» Directions for this task
Return the lines of the entries from the line with "Looking at the photo presented, what" to the line with "0.40 metres", both included, copied without any change.

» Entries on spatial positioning
^^^^^^^^

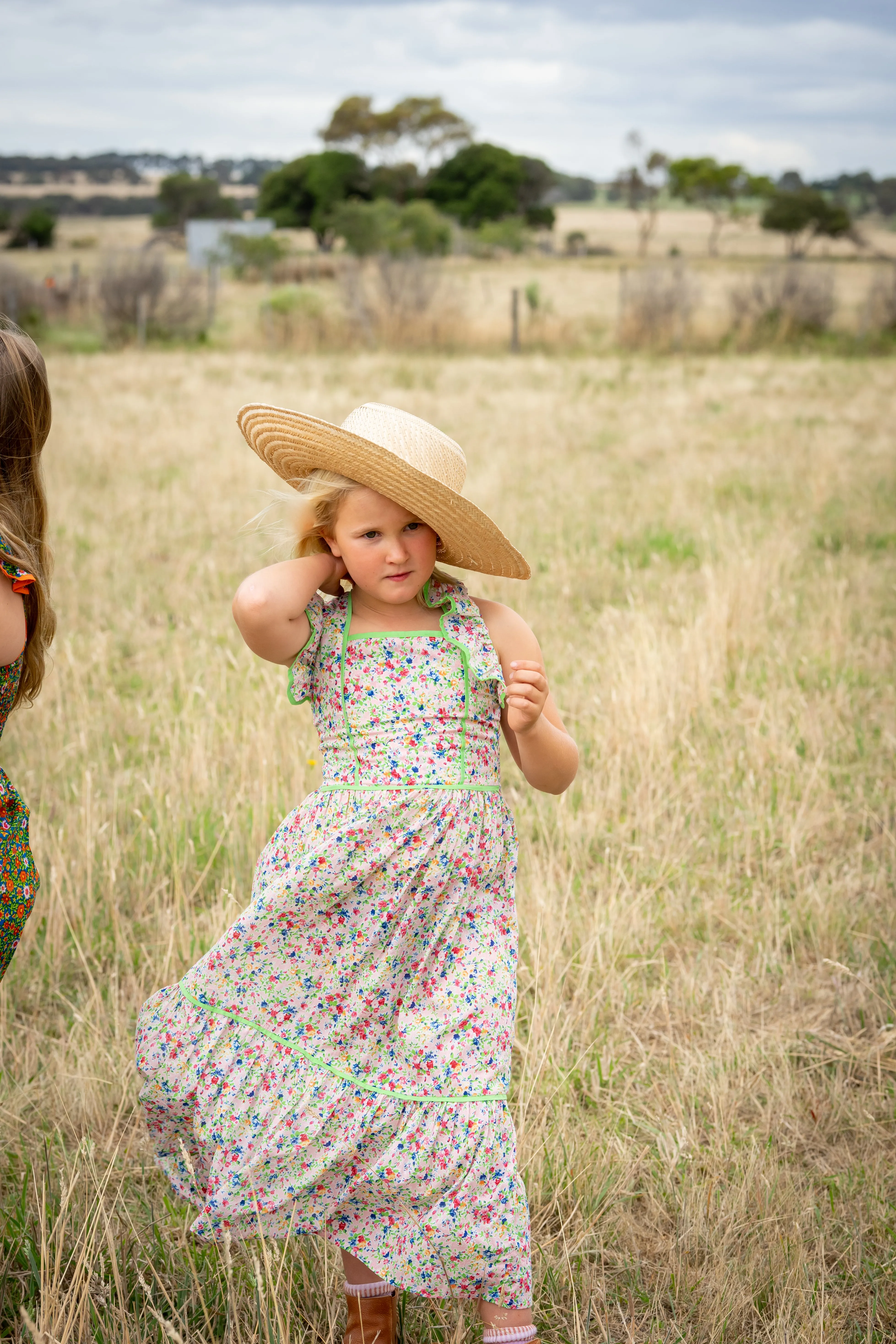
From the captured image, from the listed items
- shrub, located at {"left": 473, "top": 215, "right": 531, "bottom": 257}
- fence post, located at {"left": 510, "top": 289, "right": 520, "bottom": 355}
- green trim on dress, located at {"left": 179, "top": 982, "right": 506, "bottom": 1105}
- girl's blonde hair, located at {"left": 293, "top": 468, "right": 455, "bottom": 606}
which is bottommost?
green trim on dress, located at {"left": 179, "top": 982, "right": 506, "bottom": 1105}

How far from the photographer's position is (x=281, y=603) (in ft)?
6.15

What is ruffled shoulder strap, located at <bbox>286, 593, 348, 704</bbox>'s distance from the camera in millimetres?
1983

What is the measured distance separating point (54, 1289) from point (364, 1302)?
508mm

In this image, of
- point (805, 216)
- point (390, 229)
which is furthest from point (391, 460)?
point (805, 216)

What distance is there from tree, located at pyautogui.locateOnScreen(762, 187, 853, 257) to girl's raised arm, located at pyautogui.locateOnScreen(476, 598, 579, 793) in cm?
5631

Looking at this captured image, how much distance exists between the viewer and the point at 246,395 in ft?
44.4

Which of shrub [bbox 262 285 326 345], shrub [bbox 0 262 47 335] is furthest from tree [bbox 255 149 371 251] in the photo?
shrub [bbox 262 285 326 345]

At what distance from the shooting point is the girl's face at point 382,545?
6.22 feet

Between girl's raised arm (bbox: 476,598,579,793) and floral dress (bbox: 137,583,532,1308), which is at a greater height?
girl's raised arm (bbox: 476,598,579,793)

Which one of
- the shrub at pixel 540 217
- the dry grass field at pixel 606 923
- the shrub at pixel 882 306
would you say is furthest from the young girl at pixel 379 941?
the shrub at pixel 540 217

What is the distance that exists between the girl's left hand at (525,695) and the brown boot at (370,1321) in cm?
99

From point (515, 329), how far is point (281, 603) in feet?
61.8

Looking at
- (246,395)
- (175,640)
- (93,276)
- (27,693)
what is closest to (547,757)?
(27,693)

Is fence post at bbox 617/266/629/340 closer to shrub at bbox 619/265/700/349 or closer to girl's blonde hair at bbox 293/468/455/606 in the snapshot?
shrub at bbox 619/265/700/349
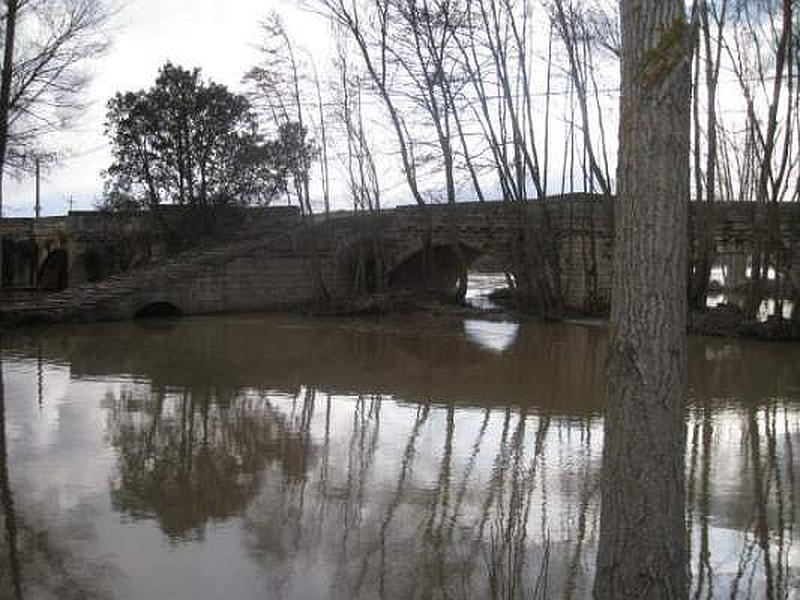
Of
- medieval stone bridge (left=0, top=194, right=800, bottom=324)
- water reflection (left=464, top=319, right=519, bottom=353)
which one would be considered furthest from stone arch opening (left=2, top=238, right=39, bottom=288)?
water reflection (left=464, top=319, right=519, bottom=353)

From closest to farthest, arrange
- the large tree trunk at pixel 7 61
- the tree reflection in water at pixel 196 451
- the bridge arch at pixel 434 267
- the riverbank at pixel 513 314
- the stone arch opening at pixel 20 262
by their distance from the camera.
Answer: the tree reflection in water at pixel 196 451
the riverbank at pixel 513 314
the large tree trunk at pixel 7 61
the bridge arch at pixel 434 267
the stone arch opening at pixel 20 262

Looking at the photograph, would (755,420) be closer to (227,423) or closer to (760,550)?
(760,550)

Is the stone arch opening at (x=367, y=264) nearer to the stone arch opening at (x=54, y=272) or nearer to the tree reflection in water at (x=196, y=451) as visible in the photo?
the stone arch opening at (x=54, y=272)

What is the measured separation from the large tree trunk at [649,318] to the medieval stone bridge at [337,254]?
17.0 metres

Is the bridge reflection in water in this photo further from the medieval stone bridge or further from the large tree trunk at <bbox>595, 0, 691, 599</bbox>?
the medieval stone bridge

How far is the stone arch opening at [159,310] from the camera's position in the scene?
79.6 ft

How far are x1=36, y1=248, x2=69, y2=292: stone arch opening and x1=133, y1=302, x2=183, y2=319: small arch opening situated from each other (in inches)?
431

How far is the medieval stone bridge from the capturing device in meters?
22.8

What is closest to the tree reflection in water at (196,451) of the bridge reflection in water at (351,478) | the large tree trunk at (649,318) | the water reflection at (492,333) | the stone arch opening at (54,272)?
the bridge reflection in water at (351,478)

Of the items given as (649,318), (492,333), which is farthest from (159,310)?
(649,318)

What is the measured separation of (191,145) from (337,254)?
583 centimetres

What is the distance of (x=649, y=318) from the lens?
320 centimetres

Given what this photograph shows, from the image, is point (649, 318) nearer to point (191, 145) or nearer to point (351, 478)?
point (351, 478)

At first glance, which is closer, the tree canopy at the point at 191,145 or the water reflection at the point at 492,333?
the water reflection at the point at 492,333
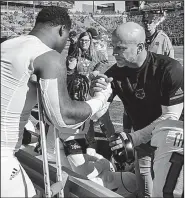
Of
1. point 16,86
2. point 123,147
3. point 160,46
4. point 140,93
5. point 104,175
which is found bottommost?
point 104,175

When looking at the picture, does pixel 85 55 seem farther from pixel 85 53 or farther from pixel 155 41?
pixel 155 41

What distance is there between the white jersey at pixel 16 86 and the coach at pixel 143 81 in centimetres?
88

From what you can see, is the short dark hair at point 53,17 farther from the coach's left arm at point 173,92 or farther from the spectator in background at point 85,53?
the spectator in background at point 85,53

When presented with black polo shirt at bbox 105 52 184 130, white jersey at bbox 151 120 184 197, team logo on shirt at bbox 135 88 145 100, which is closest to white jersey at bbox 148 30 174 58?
black polo shirt at bbox 105 52 184 130

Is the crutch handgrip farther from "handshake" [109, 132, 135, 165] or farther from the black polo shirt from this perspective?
the black polo shirt

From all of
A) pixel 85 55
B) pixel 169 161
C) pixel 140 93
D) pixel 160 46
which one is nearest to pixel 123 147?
pixel 169 161

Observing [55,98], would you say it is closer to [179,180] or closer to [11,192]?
[11,192]

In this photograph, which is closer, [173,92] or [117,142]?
[117,142]

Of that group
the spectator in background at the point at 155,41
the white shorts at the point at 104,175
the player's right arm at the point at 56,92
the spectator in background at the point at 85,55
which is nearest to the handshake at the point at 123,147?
the player's right arm at the point at 56,92

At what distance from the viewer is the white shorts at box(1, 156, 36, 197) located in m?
1.58

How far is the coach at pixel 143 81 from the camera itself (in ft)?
7.60

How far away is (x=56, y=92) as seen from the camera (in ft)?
5.01

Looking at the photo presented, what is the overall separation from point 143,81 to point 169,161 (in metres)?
1.08

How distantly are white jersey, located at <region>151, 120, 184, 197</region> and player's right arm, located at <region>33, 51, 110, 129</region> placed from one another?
0.40 metres
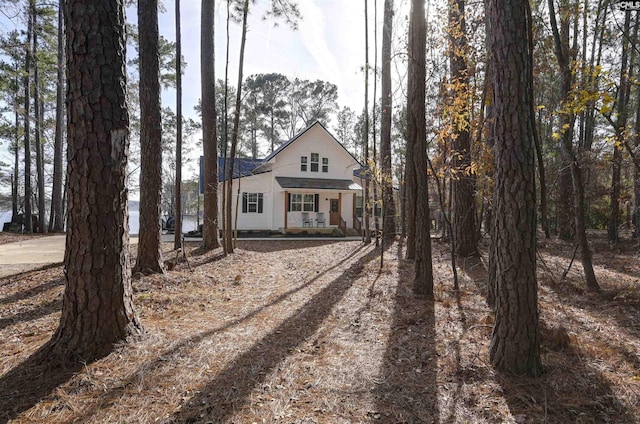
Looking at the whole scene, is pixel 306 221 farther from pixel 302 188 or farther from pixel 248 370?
pixel 248 370

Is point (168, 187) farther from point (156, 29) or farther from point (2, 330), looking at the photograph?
point (2, 330)

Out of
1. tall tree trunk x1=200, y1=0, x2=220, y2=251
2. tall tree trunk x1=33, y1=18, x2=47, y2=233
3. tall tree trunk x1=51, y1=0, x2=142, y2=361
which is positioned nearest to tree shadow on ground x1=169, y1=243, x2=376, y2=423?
tall tree trunk x1=51, y1=0, x2=142, y2=361

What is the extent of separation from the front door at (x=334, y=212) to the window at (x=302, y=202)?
1.10 metres

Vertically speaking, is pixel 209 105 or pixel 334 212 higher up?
pixel 209 105

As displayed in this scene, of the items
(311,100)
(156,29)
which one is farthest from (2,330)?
(311,100)

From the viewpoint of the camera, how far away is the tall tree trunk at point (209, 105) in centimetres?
954

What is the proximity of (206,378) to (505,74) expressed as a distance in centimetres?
356

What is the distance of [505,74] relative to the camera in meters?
2.79

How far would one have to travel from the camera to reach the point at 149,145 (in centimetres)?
649

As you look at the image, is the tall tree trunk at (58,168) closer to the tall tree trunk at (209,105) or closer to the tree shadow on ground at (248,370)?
the tall tree trunk at (209,105)

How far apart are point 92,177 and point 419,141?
431 cm

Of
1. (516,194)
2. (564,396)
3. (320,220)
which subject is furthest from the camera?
(320,220)

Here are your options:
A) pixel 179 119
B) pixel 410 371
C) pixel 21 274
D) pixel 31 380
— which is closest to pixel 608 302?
pixel 410 371

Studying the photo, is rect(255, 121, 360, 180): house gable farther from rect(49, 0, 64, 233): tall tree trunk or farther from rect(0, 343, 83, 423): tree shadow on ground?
rect(0, 343, 83, 423): tree shadow on ground
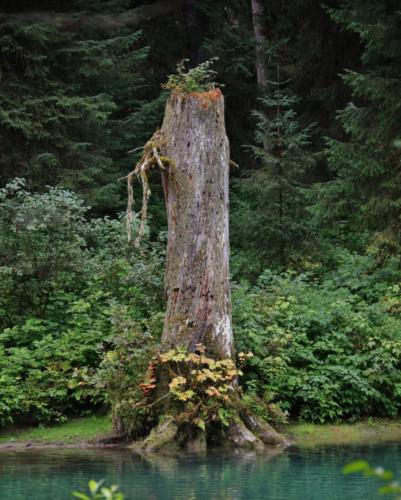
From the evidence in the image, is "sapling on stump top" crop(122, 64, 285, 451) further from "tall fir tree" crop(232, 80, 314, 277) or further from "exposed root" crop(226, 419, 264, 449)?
"tall fir tree" crop(232, 80, 314, 277)

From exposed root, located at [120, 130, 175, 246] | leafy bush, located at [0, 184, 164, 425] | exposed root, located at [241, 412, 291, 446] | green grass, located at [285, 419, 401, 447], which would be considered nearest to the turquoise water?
exposed root, located at [241, 412, 291, 446]

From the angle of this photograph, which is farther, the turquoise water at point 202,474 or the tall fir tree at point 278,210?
the tall fir tree at point 278,210

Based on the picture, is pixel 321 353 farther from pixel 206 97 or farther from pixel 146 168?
pixel 206 97

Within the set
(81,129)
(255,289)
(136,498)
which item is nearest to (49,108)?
(81,129)

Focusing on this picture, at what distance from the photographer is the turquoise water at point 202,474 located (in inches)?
Result: 323

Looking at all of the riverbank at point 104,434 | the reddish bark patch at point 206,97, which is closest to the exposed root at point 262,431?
the riverbank at point 104,434

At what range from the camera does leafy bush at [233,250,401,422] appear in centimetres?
1270

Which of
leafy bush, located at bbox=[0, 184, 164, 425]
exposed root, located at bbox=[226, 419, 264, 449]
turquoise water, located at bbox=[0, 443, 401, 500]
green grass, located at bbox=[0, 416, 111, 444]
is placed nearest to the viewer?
turquoise water, located at bbox=[0, 443, 401, 500]

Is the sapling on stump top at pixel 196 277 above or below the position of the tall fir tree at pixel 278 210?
below

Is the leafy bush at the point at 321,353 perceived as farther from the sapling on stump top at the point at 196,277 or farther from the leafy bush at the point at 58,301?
the leafy bush at the point at 58,301

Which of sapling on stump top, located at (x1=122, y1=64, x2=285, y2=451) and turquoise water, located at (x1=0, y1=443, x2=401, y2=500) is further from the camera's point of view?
sapling on stump top, located at (x1=122, y1=64, x2=285, y2=451)

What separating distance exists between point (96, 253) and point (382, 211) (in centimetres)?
515

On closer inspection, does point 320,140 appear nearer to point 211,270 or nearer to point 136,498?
point 211,270

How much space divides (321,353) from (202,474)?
485cm
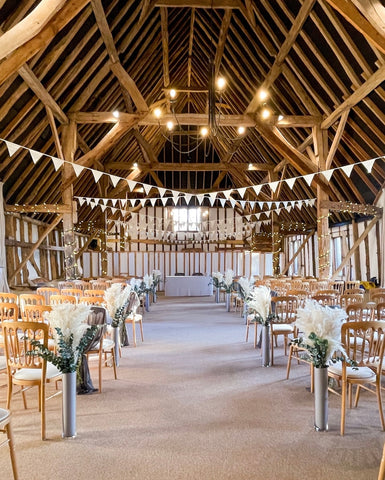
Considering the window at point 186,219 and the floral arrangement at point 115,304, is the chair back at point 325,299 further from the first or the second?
the window at point 186,219

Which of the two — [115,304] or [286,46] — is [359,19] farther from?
[286,46]

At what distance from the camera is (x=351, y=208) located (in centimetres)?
1055

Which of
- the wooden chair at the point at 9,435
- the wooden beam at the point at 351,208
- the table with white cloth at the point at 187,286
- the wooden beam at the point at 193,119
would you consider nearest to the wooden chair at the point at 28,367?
the wooden chair at the point at 9,435

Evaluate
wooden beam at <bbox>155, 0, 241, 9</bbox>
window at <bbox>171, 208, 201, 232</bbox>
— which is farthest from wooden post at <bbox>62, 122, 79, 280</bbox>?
window at <bbox>171, 208, 201, 232</bbox>

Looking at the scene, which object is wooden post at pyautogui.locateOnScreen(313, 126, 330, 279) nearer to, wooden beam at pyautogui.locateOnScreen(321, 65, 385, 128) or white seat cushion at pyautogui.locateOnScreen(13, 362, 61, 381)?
wooden beam at pyautogui.locateOnScreen(321, 65, 385, 128)

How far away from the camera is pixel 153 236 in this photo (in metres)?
22.0

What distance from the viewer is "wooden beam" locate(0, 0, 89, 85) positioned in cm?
375

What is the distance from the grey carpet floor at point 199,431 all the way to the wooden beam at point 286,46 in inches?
266

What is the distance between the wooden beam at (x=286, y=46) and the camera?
7.53m

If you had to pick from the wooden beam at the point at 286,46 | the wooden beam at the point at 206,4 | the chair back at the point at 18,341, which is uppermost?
the wooden beam at the point at 206,4

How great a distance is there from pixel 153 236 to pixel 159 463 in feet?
63.8

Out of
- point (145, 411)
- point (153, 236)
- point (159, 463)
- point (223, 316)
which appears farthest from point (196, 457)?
point (153, 236)

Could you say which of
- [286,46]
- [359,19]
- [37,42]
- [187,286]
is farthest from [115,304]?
[187,286]

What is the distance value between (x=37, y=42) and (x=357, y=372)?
14.6 ft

^^^^^^^^

» Completed task
Looking at the photo presented, what is the overall separation from point 143,81 to point 169,161 (in metres)?
1.08

How distantly are white jersey, located at <region>151, 120, 184, 197</region> and player's right arm, located at <region>33, 51, 110, 129</region> placed from one another?
0.40 metres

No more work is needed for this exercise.